Using a family-based approach with whole exome sequencing (WES) and custom bioinformatics tools we identified a novel mutation (M527L) in the Nuclear Factor of Activated T-Cells 1 gene (NFATc1). This nonsynonymous heterozygous substitution segregates in an autosomal dominant pattern within a family with a young onset Atrial Fibrillation (AF) phenotype. Patient specific inducible pluripotent stem cell derived-cardiomyocytes (iPSC-CM) from a patient carrying this variant showed abbreviated repolarization resulting in a shorter action potential duration compared to iPSC-CM from a healthy sibling control.
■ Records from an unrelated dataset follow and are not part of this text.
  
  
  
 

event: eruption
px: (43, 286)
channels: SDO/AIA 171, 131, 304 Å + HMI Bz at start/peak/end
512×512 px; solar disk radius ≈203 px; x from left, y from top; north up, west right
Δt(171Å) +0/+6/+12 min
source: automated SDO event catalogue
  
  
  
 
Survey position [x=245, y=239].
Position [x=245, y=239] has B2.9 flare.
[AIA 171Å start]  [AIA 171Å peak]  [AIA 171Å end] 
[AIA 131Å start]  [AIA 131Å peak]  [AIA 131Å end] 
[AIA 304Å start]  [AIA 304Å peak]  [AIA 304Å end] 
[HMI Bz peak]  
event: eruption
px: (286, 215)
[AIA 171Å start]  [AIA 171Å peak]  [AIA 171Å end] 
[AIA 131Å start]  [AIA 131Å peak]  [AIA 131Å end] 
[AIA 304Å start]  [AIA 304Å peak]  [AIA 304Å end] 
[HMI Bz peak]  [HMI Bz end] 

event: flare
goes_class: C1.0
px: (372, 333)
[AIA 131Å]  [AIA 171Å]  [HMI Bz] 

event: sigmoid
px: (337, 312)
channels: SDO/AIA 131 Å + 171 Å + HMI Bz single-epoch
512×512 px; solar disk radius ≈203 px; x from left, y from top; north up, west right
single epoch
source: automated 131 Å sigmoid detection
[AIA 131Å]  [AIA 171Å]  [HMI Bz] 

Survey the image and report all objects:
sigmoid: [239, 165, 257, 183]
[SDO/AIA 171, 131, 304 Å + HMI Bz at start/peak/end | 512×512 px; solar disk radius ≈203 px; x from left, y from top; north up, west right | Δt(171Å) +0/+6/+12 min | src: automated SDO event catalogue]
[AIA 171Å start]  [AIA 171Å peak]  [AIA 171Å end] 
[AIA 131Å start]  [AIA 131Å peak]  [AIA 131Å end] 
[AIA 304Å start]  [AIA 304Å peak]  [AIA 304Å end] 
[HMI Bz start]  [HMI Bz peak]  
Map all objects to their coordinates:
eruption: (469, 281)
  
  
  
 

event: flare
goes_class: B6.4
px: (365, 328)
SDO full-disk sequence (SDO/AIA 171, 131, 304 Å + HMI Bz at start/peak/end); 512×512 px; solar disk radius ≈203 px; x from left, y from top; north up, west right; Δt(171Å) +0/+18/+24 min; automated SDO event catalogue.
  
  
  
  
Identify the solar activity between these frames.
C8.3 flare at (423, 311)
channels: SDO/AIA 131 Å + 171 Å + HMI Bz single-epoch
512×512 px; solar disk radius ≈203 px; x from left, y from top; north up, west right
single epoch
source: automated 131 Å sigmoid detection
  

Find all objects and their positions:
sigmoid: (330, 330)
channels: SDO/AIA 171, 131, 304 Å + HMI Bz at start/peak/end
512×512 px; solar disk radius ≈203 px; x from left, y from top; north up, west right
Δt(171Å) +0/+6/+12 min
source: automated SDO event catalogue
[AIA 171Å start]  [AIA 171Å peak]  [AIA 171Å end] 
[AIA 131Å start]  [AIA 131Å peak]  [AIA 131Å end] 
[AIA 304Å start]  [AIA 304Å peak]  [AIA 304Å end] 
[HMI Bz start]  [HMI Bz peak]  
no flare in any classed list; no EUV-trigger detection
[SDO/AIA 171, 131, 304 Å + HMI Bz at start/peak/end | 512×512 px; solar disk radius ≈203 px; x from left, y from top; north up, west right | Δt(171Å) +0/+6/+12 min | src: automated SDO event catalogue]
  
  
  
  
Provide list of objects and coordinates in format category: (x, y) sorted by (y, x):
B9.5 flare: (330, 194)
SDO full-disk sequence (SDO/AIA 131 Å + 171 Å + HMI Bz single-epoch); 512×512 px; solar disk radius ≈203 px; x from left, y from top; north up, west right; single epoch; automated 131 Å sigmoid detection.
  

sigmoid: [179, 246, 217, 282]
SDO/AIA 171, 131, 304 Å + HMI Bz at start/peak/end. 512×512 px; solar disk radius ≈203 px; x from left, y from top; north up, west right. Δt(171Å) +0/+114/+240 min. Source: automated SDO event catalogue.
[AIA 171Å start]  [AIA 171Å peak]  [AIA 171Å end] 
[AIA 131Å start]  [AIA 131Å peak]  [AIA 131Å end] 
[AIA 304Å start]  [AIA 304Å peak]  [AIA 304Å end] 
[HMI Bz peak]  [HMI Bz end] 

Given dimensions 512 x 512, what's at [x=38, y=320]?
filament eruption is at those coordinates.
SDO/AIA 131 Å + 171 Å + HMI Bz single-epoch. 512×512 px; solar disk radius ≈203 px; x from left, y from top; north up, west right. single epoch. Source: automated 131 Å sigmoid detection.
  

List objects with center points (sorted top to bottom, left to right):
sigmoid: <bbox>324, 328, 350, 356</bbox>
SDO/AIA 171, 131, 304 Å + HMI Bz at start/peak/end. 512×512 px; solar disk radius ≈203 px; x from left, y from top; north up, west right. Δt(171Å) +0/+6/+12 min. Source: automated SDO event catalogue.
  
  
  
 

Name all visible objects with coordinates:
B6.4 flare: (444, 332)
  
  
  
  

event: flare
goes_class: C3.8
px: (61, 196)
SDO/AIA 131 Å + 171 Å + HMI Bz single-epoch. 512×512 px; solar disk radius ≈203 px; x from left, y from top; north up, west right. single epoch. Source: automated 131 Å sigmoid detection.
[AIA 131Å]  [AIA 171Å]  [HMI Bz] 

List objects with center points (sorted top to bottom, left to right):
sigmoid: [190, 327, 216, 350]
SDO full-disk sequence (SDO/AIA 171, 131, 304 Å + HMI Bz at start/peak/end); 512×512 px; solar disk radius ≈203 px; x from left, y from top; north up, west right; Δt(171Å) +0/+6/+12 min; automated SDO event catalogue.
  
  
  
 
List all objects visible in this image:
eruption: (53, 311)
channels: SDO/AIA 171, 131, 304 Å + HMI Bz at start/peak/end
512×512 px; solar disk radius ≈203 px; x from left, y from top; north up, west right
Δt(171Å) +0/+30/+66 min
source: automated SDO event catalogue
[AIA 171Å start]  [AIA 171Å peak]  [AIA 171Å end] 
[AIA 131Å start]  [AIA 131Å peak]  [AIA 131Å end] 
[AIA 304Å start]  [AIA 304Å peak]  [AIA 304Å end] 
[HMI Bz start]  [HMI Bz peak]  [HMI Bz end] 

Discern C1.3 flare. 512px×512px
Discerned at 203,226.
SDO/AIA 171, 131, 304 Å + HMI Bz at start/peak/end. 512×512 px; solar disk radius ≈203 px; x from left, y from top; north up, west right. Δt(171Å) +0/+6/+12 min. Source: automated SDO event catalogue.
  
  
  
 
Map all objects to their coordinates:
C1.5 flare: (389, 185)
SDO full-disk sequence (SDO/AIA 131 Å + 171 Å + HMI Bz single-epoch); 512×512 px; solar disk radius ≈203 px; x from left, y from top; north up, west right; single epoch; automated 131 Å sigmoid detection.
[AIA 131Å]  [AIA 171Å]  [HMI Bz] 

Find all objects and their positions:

Unlike familial monogenic AF where the mutation occurs in an ion channel gene, NFATc1 is a transcription factor that influences expression of multiple genes. Using single-cell RNA sequencing on 30 day post-differentiation iPSC-CM, we identified four subpopulations by K-mean clustering (k=4) of single cell transcriptomes and subsequent marker expression. We then performed gene-annotation enrichment analysis of differentially expressed genes specifically in the mutant (MT) and wild-type (WT) cardiomyocyte (CM) populations, detecting several key functional and pathological cardiac pathways affected in response to the NFATc1 mutation. These included Wnt, NF-kappaB and MAPK signaling, Ca homeostasis and gene categories that have been associated with atrial fibrillation. These results suggest that NFATc1 mutation may play an important role in the pathophysiology of familial atrial fibrillation by its broad impact on gene expression and subsequent pathway regulation.